WHAT THE TASK REQUIRES: Output only the lines from the line holding "Fox Terrier Tote" through the close of the records, exactly as they appear, with all pictures omitted.

┏━━

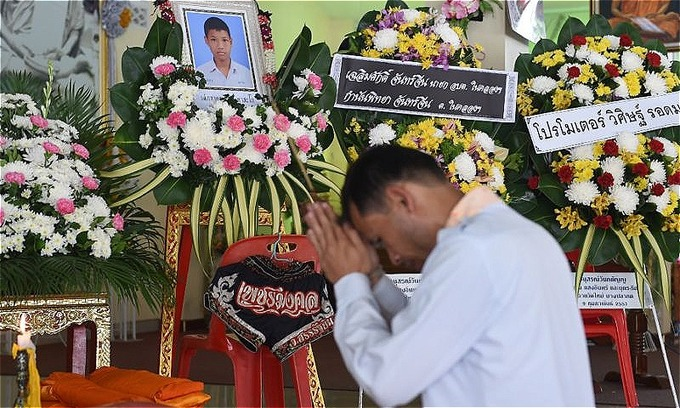 Thai child fighting culture sparks debate after 13-year-old's death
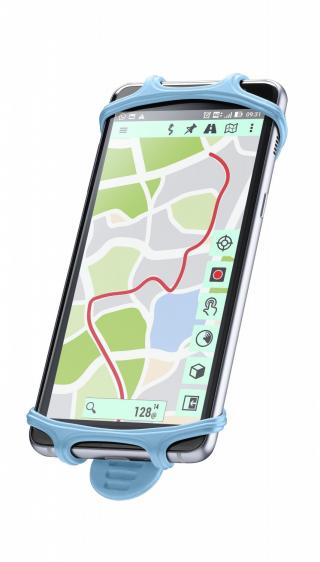 Silikonový držák Cellularline Bike Holder pro mobilní telefony na řídítka, modrý
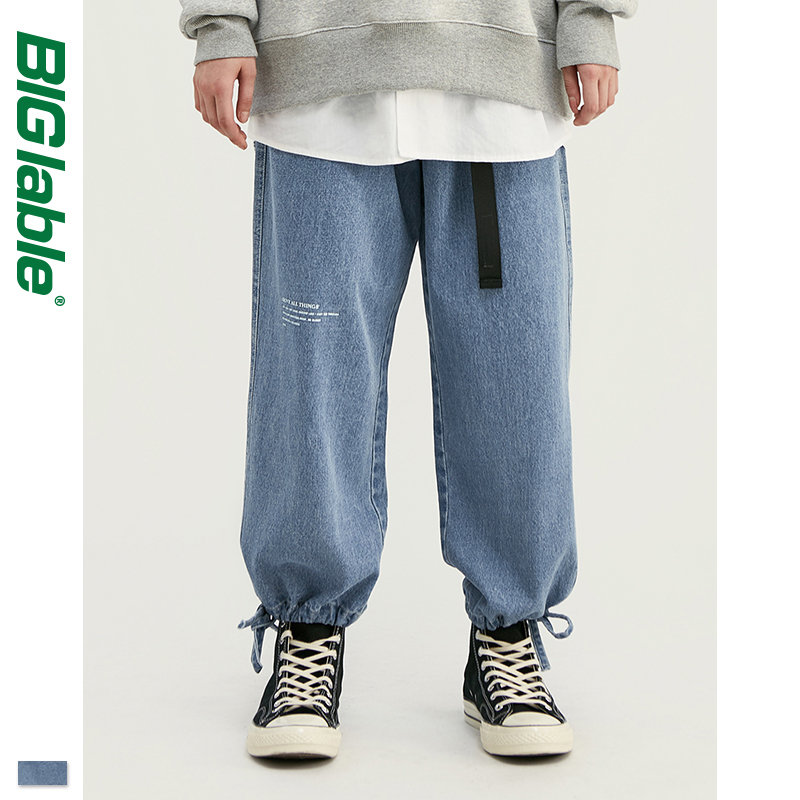 BIG LABLE 2019 AW  Mens Relaxed Mens Ankle-tied Jeans In Blue Men Loose Fit Straight Ankle-tied Jeans Streetwear 93388W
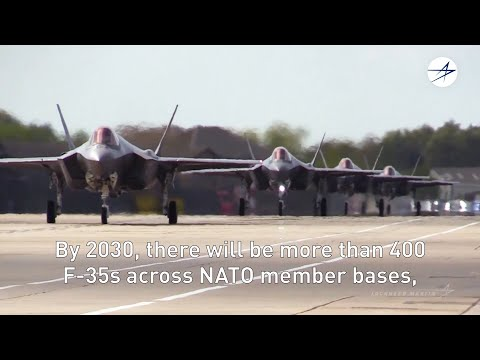 The F-35: Essential to Allied Airpower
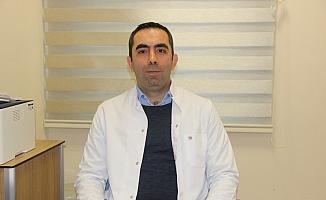Numune Hastanesine 4 boyutlu ultrason cihazı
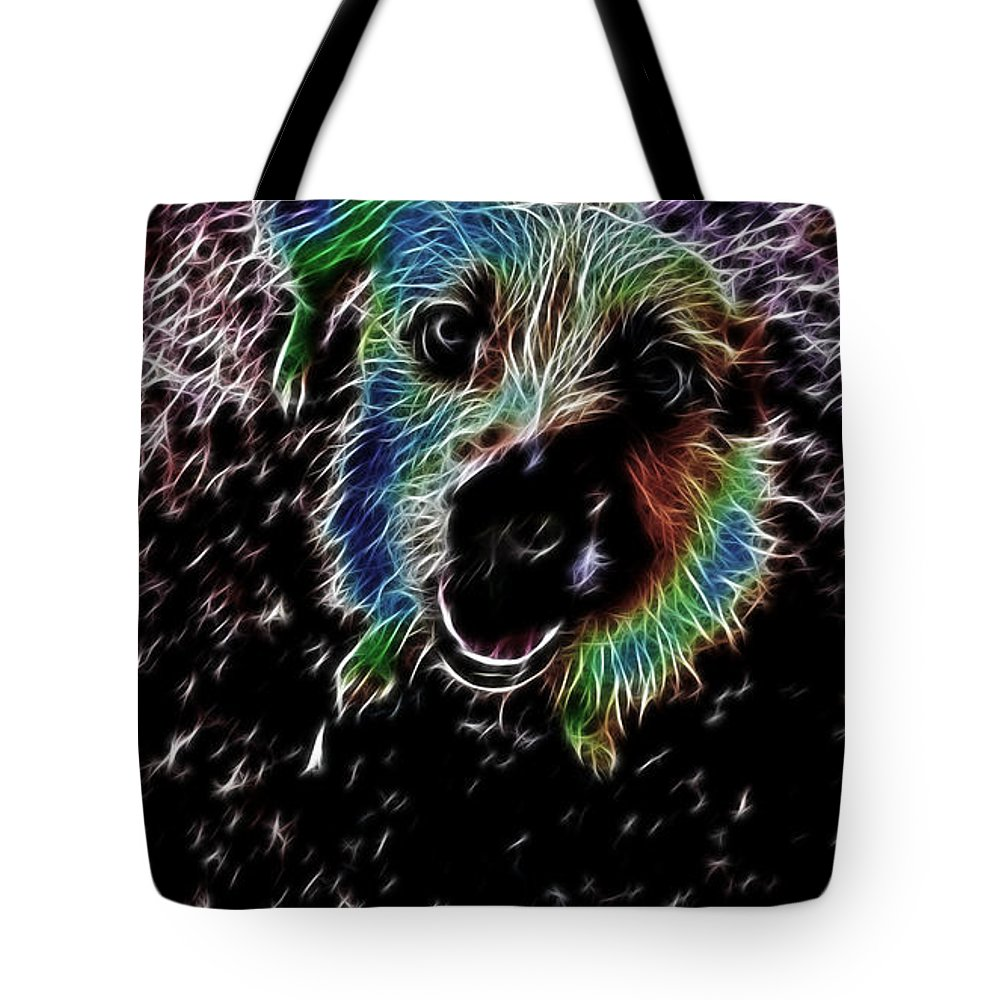 Fox Terrier Tote Bag featuring the photograph Small But Able To Make An Almighty Noise V2 by Douglas Barnard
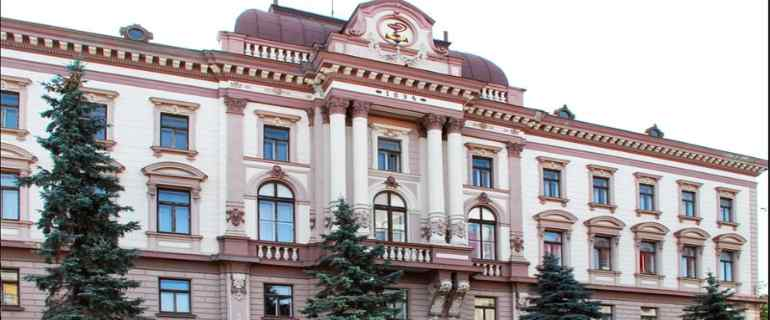 mbbs in ukraine and ivano frankivsk national medical university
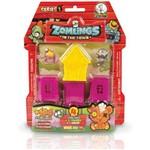 Miniatura Colecionavel Zomlings Bairro Zombie Serie 1 Fun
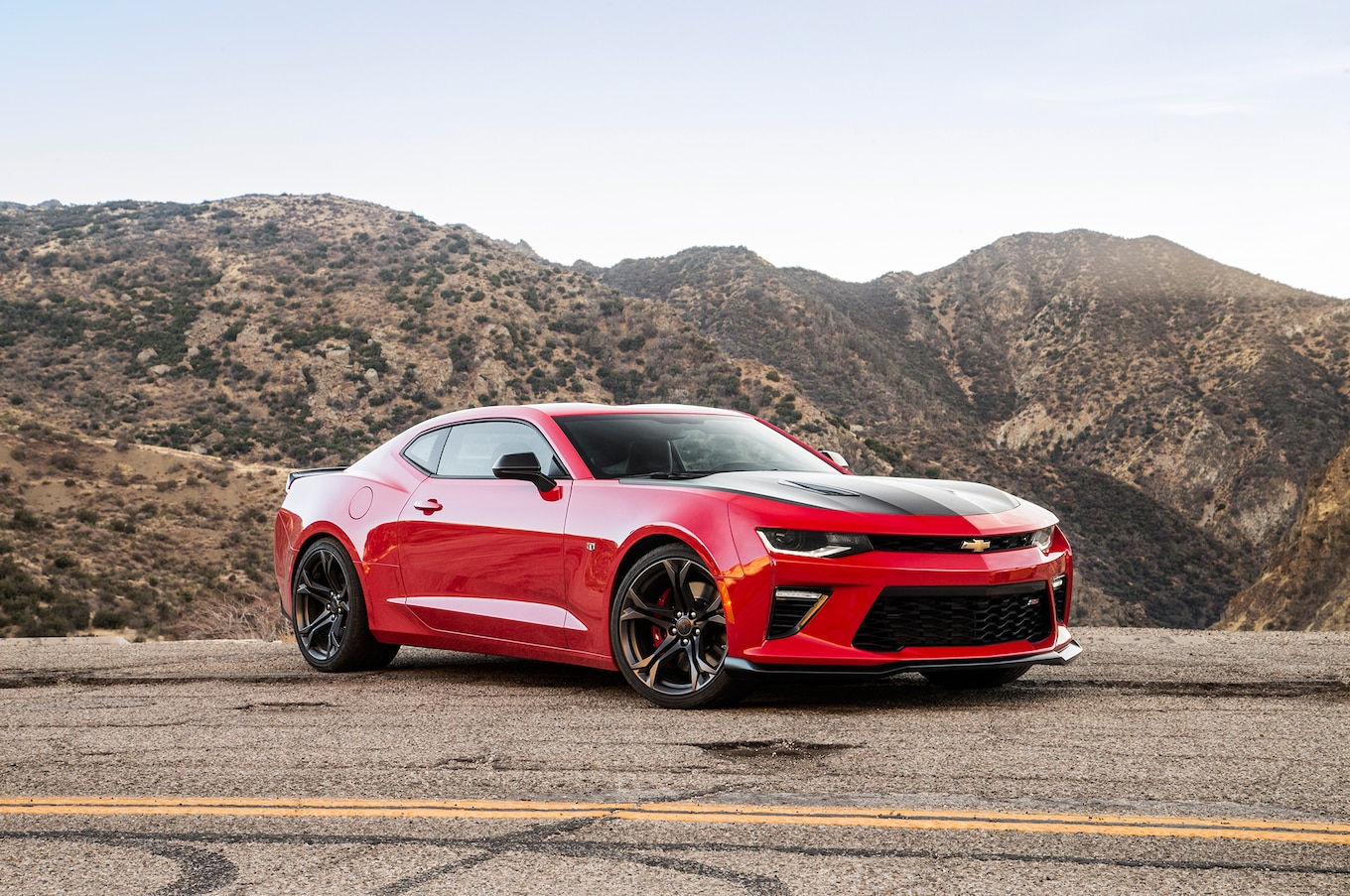 2018 Chevrolet Camaro Ss 1le Vs 2018 Ford Mustang Gt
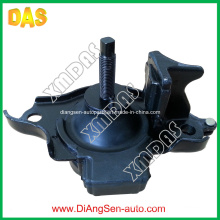 Japanese Car Rubber Engine Mounting for Honda City (50826-Sel-E01)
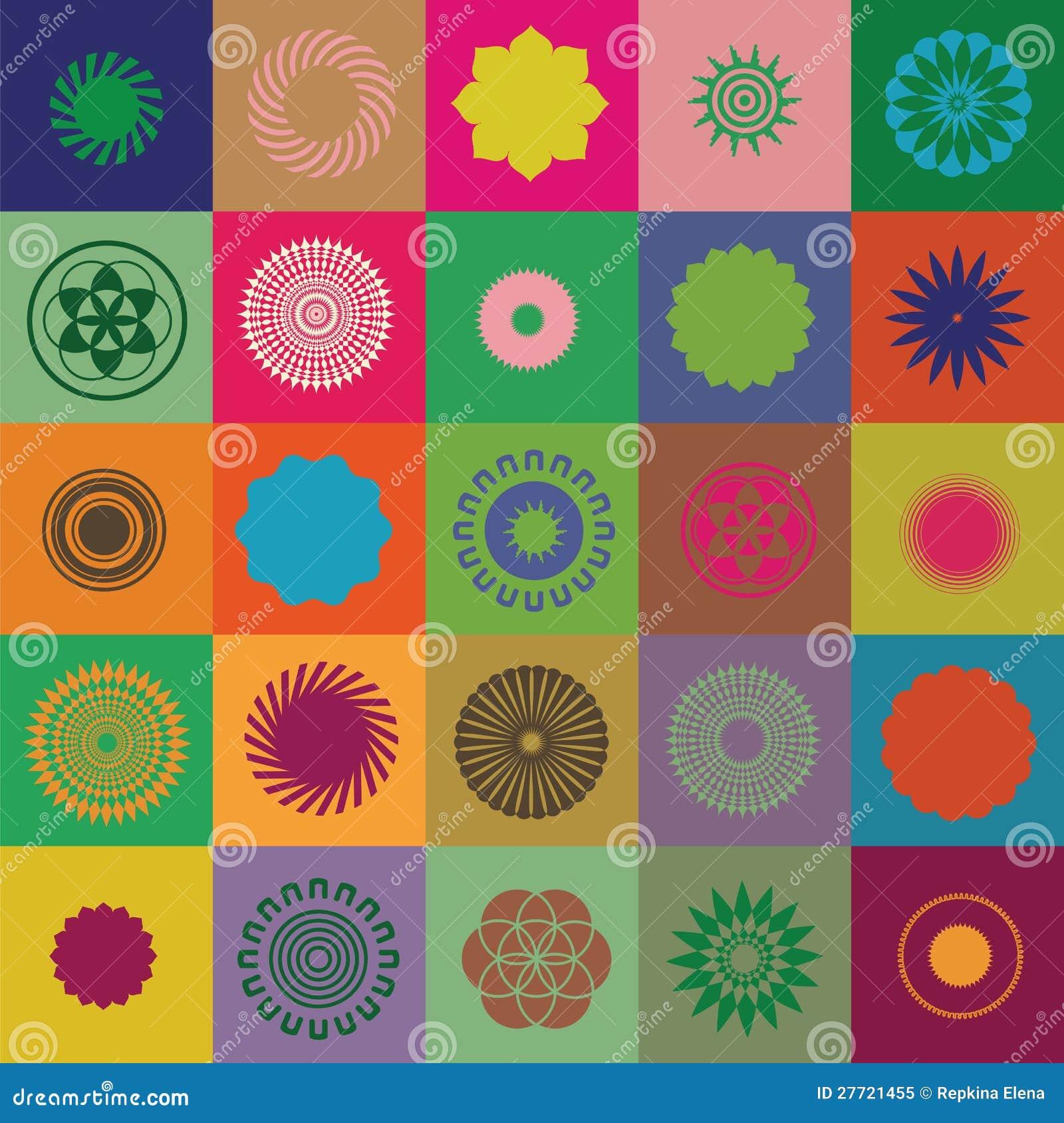 Круглые элементы и символы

┗━━

COMPLETED EXERCISE:
 Fox Terrier Tote Bag featuring the photograph Small But Able To Make An Almighty Noise V2 by Douglas Barnard
 mbbs in ukraine and ivano frankivsk national medical university
 Miniatura Colecionavel Zomlings Bairro Zombie Serie 1 Fun
 2018 Chevrolet Camaro Ss 1le Vs 2018 Ford Mustang Gt
 Japanese Car Rubber Engine Mounting for Honda City (50826-Sel-E01)
 Круглые элементы и символы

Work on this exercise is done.